1 1/2 C. flour
1 TB. sugar
1/2 tsp. baking powder
1/2 tsp. salt
2 C. milk
2 TB. melted butter
1/2 tsp. vanilla
1. Mix all ingredients together with a hand mixer.
2. Spray skillet with non-stick spray & then heat up.
3. Scoop about 1/3 C. of the batter into skillet. Pick up skillet & tip skillet side to side, top to bottom until batter covers entire bottom of pan in somewhat of a round shape, set back on heat until sides start to pull away.
4. Carefully slide spatula around edges and then underneath crepe & flip over in skillet.
5. Cook this side for about 1 minute or until done. Slide out onto plate
6. Fill with jelly & powdered sugar, butter & powdered sugar, fruit, caramel sauce, mini marshmallows, whatever your pleasure!

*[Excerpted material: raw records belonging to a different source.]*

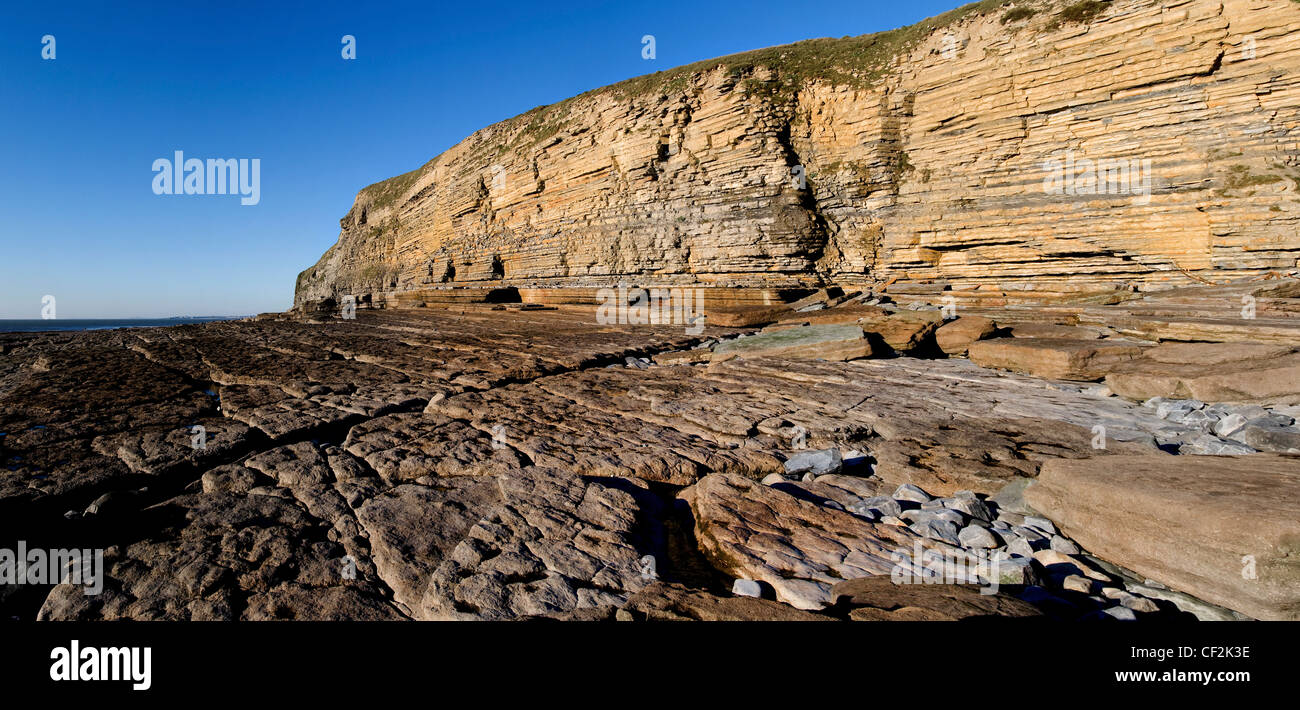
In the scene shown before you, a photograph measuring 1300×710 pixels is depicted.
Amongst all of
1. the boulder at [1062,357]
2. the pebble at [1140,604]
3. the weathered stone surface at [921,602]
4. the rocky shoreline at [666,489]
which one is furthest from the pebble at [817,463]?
the boulder at [1062,357]

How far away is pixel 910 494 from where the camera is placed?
3.43 metres

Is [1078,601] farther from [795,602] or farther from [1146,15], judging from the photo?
[1146,15]

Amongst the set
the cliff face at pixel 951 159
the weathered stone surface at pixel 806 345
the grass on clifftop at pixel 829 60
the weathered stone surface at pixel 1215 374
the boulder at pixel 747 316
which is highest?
the grass on clifftop at pixel 829 60

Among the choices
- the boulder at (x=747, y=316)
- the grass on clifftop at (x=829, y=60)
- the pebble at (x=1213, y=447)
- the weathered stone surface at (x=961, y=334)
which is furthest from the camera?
the boulder at (x=747, y=316)

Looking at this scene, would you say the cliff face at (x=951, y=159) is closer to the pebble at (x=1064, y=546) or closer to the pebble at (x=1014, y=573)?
the pebble at (x=1064, y=546)

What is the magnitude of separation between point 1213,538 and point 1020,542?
76cm

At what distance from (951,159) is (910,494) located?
56.9 ft

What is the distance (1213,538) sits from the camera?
2.28m

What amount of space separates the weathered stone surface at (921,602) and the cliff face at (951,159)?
16.2 meters

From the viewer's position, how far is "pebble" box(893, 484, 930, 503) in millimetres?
3387

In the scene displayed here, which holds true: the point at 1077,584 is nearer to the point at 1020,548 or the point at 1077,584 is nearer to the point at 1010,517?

french vanilla cream cheese filling:
1-8oz. cream cheese at room temperature
1-8oz. container cool whip
2 small pkgs instant french vanilla pudding
3 C. milk
1. Mix cream cheese in a blender until smooth. Mix puddings in separate bowl with 3 C. milk for 2 minutes. Add to cream cheese. Fold in cool whip. Refrigerate until ready to serve. This makes a lot! Next time I'll cut the recipe in half.chocolate mousse:
1 large pkg. instant choc. pudding. Mix as directed on box.
1 quart whipping cream (whipped with some sugar & vanilla until stiff) fold into chocolate pudding. Chill until ready to serve.
Everybody had one like this one above, rolled up & then put fruit on top! For their second one, they all went back to the jelly with powdered sugar in them. Mmmmmmmmm!